Textvorlage:
○ ○ ○ ○ ○ ○ ○

Es könnte alles gut sein nach dieser Wahl. Die Singener Wähler haben für klare Verhältnisse gesorgt. 88,49 Prozent für Amtsinhaber Bernd Häusler sind ein deutliches Zeichen dafür, wen die Menschen in der Stadt unterm Hohentwiel in den nächsten acht Jahren an der Rathausspitze sehen wollen. Der Kurs, den er mit den Singenern eingeschlagen hat, wurde eindrucksvoll bestätigt. Dabei hat sich auch sein beharrliches Problemlösen der vergangenen acht Jahre ausgezahlt. Da wären auch 10,92 Prozent Protestpotential zu verschmerzen, die Gegenkandidat Helmut Happe einfahren konnte – obwohl er im Wahlkampf nur selten in der Stadt präsent war und mit seinen Aussagen eher Kopfschütteln als Begeisterung auslöste. Manch einer hätte auf ein noch deutlicheres Ergebnis gehofft.

○ ○ ○ ○ ○ ○ ○

Erfasste Daten:
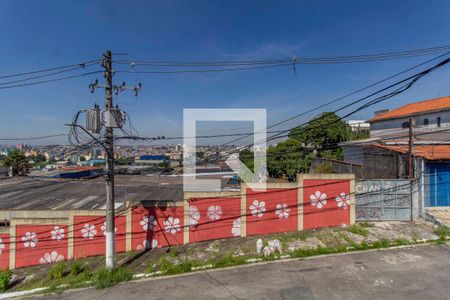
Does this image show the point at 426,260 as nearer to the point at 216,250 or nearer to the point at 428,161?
the point at 428,161

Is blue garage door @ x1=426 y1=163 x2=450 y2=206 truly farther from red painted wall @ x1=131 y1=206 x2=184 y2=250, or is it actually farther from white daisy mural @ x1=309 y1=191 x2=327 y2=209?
red painted wall @ x1=131 y1=206 x2=184 y2=250

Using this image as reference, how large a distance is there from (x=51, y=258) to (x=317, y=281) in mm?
9954

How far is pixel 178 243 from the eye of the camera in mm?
9375

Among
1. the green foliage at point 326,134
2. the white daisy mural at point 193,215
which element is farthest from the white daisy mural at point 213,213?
the green foliage at point 326,134

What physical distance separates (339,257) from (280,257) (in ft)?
5.81

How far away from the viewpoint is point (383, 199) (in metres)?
9.95

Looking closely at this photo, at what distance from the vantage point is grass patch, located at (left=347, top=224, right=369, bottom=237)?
896cm

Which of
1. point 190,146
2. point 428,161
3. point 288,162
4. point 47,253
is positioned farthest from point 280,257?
point 288,162

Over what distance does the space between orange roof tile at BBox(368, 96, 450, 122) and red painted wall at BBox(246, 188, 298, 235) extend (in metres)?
23.2

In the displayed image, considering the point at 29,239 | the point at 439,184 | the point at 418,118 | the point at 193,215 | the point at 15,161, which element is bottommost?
the point at 29,239

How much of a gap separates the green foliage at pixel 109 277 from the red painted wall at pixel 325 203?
6.54 m

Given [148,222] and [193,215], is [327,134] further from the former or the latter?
[148,222]

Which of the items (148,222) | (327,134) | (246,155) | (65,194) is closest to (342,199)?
(148,222)

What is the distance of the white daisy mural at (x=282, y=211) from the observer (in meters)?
9.63
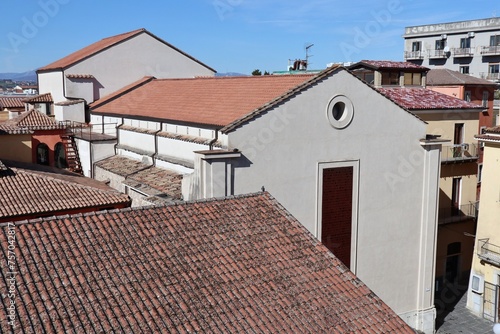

○ ○ ○ ○ ○ ○ ○

Arbeitsauftrag: Schreiben Sie aus dem Kommentar zur Singener Bürgermeisterwahl alles von „Es könnte alles“ bis hinunter zu „deutlicheres Ergebnis gehofft.“ wortgetreu nieder.

Lösung der Aufgabe:
Es könnte alles gut sein nach dieser Wahl. Die Singener Wähler haben für klare Verhältnisse gesorgt. 88,49 Prozent für Amtsinhaber Bernd Häusler sind ein deutliches Zeichen dafür, wen die Menschen in der Stadt unterm Hohentwiel in den nächsten acht Jahren an der Rathausspitze sehen wollen. Der Kurs, den er mit den Singenern eingeschlagen hat, wurde eindrucksvoll bestätigt. Dabei hat sich auch sein beharrliches Problemlösen der vergangenen acht Jahre ausgezahlt. Da wären auch 10,92 Prozent Protestpotential zu verschmerzen, die Gegenkandidat Helmut Happe einfahren konnte – obwohl er im Wahlkampf nur selten in der Stadt präsent war und mit seinen Aussagen eher Kopfschütteln als Begeisterung auslöste. Manch einer hätte auf ein noch deutlicheres Ergebnis gehofft.